La Commissione quindi “raccomanda ai nove Stati di adoperarsi per eliminare gradualmente i controlli alle frontiere interne”.
“I pareri pubblicati oggi valutano la necessità e la proporzionalità dei controlli alle frontiere interne notificati, nonché le misure alternative e attenuanti adottate dagli Stati membri per limitare le conseguenze negative sulla circolazione transfrontaliera. La Commissione rimane impegnata a difendere i principi della libera circolazione e della sicurezza in tutto lo spazio Schengen. I pareri pubblicati oggi contengono raccomandazioni volte a consentire agli Stati membri di adoperarsi per la graduale eliminazione e la progressiva revoca dei controlli alle frontiere interne”, spiega la Commissione osservando che “l’imminente entrata in vigore del Patto su migrazione e asilo rafforzerà in modo significativo le condizioni strutturali necessarie per l’abolizione graduale dei controlli alle frontiere interne. Il Patto rafforzerà la gestione delle frontiere esterne dell’Ue e fornirà agli Stati membri strumenti più efficaci per affrontare i movimenti irregolari all’interno dello spazio Schengen”.

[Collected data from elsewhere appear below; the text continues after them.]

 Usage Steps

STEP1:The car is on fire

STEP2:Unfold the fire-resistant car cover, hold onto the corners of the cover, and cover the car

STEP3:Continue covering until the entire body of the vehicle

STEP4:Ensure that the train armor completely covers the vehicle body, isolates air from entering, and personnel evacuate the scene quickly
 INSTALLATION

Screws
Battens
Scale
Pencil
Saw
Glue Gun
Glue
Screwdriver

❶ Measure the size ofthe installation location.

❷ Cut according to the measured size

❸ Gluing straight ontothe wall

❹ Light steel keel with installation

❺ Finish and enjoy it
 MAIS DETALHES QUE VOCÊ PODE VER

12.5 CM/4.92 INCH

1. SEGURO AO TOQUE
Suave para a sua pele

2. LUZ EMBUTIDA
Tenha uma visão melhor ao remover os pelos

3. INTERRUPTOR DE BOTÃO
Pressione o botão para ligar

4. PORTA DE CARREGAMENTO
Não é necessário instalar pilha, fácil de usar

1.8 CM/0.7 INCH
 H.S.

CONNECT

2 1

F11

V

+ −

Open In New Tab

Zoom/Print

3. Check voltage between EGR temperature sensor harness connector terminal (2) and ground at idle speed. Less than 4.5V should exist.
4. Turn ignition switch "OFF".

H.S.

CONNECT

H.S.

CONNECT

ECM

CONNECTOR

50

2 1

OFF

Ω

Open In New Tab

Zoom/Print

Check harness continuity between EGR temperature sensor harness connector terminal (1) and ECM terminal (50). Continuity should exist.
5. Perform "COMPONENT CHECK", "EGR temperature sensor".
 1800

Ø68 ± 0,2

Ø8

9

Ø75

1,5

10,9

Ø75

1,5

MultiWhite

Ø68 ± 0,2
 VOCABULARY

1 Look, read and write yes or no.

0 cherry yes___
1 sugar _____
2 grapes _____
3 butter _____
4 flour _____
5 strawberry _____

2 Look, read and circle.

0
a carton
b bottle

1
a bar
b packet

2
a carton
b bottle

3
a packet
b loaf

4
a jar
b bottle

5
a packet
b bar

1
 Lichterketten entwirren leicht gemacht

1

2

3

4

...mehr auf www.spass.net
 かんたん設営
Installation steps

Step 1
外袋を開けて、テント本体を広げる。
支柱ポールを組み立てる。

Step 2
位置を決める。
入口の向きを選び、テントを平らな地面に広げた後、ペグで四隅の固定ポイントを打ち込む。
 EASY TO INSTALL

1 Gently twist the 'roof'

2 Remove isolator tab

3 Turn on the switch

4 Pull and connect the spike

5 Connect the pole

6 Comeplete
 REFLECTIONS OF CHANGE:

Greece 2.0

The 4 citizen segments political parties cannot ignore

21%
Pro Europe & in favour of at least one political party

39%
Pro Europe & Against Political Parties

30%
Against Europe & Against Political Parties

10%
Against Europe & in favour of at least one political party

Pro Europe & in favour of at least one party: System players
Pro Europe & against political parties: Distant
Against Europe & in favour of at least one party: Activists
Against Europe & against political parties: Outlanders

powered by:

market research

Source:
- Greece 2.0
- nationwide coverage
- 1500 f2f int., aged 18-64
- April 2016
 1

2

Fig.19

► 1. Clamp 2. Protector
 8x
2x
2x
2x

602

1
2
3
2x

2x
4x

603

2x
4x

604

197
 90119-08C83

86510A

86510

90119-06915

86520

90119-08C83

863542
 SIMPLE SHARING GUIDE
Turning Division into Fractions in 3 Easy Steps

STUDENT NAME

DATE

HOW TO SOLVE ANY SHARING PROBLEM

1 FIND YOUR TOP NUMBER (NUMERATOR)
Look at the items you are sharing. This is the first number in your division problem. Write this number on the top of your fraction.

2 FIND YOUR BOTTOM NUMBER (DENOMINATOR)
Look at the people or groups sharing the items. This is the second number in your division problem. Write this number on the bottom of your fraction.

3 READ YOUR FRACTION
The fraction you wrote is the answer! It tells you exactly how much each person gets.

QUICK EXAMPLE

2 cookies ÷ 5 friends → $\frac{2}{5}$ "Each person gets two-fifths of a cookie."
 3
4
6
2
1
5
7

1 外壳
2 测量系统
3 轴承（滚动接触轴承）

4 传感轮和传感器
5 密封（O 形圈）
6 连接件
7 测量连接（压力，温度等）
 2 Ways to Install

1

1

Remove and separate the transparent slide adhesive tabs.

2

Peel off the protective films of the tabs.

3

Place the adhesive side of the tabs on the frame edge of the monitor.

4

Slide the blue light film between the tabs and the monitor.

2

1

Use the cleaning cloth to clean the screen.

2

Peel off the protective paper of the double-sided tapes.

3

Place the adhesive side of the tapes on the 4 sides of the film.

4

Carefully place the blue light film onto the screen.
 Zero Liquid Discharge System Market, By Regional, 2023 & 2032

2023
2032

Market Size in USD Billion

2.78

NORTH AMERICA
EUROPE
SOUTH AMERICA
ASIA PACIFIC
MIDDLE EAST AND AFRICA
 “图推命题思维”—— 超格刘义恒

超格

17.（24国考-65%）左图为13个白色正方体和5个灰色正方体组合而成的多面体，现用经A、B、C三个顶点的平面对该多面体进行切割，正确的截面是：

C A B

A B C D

“L’Entry/Exit System (pienamente operativo da aprile di quest’anno) e la futura introduzione del sistema europeo di informazione e autorizzazione ai viaggi rafforzeranno il controllo dei movimenti alle frontiere esterne dell’Ue, migliorando in modo significativo il monitoraggio delle persone che entrano ed escono dall’Unione, nonché dei tempi e dei luoghi in cui avvengono gli attraversamenti. Sono disponibili alternative più efficienti ed efficaci ai controlli alle frontiere interne”, spiega ancora Palazzo Berlaymont.